Was lighting a problem?
No

Were the results visible to the crew?
Yes

Would you recommend any design changes?
Some changes were made from the A-14 model to this unit, as described above.

Were any special tools required?
Data Acquisition Camera.

Was the orientation of the experiment (i.e. horizontal/vertical) important? Difficult?
Between the two runs, the experiment was reoriented so that the radial experiment would point perpendicular to the CM spacecraft x axis rather than parallel to it. This should not have made much of a difference, in any case.

Was the experiment successful?
Yes

Were there related experiments on other flights?
Apollo 14 Heat Flow & Convection Experiment, See also Skylab, Shuttle, and Spacelab databases.

Where was it stored during flight?
CM stowage, uncertain.

Were there any problems photographing the experiment?
No.

What pre-launch and cruise req'ts were there?
No comments by crew.

What was different between training and actual operation?
There were bubbles in the test fluid reservoir which caused problems with the experiment.

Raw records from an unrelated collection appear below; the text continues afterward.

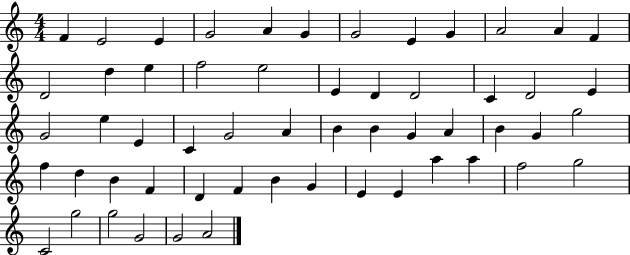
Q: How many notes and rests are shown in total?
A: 56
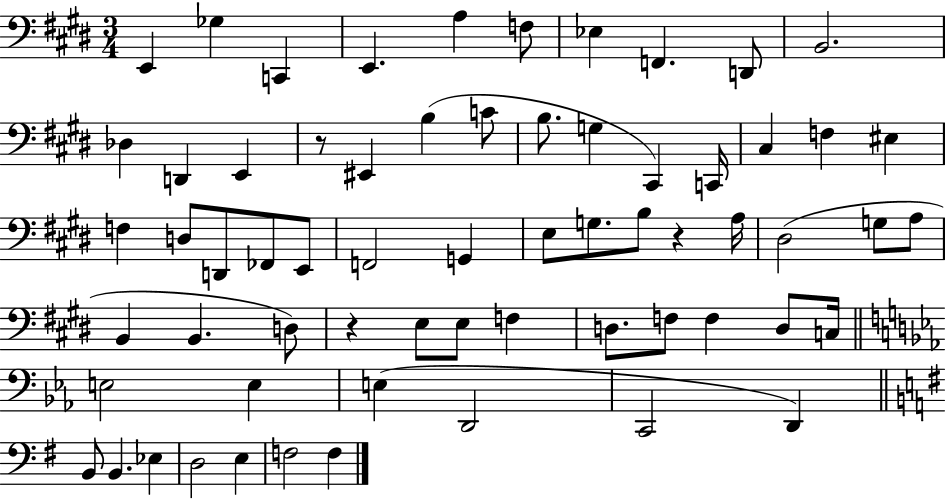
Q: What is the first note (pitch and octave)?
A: E2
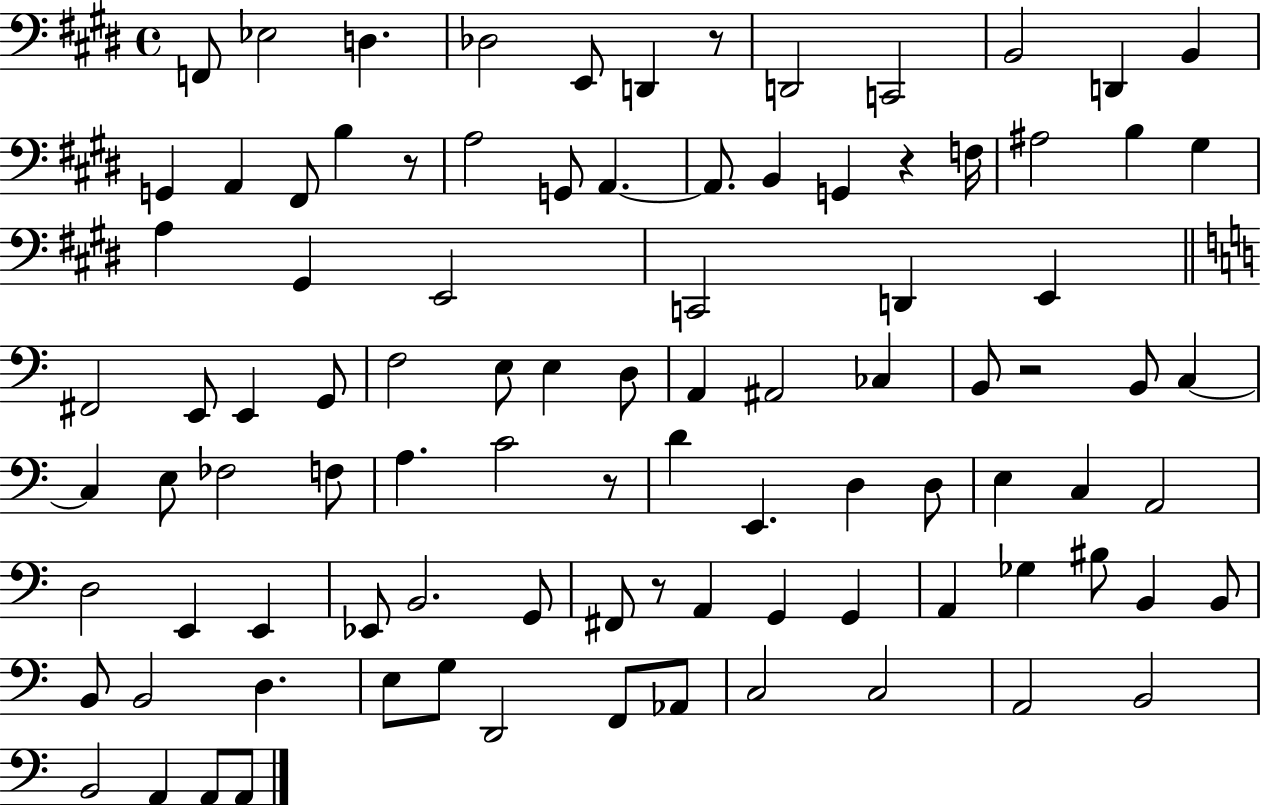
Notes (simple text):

F2/e Eb3/h D3/q. Db3/h E2/e D2/q R/e D2/h C2/h B2/h D2/q B2/q G2/q A2/q F#2/e B3/q R/e A3/h G2/e A2/q. A2/e. B2/q G2/q R/q F3/s A#3/h B3/q G#3/q A3/q G#2/q E2/h C2/h D2/q E2/q F#2/h E2/e E2/q G2/e F3/h E3/e E3/q D3/e A2/q A#2/h CES3/q B2/e R/h B2/e C3/q C3/q E3/e FES3/h F3/e A3/q. C4/h R/e D4/q E2/q. D3/q D3/e E3/q C3/q A2/h D3/h E2/q E2/q Eb2/e B2/h. G2/e F#2/e R/e A2/q G2/q G2/q A2/q Gb3/q BIS3/e B2/q B2/e B2/e B2/h D3/q. E3/e G3/e D2/h F2/e Ab2/e C3/h C3/h A2/h B2/h B2/h A2/q A2/e A2/e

What problems were due to the suit rather than the experiment?
NA

Any experiences inside the LM of interest from the experiment/operations viewpoint?
Performed on trans-lunar coast by Ron Evans. The mass of the A-17 craft, more fully fueled and with the LM attached, was higher than the mass of the A-14 craft during the operation of the experiment on that mission (during trans-Earth coast without the LM.) The g-jitter might thus have been lower.

References:

The Apollo Spacecraft - A Chronology, NASA SP-4009, Vol. 4., p. 358.

Apollo 17 Heat Flow and Convection Experiments-Final Data Analyses Results, NASA TM X- 64772

Heat Flow and Convection Experiments aboard Apollo 17, Science, vol. 187, 1975, pp. 165-167

Apollo Program Summary Report, section 3.6 Inflight Demonstrations, JCS-09423, April, 1975.

Apollo 17 Technical Crew Debriefing, 4 January 1973, in JSC History Office.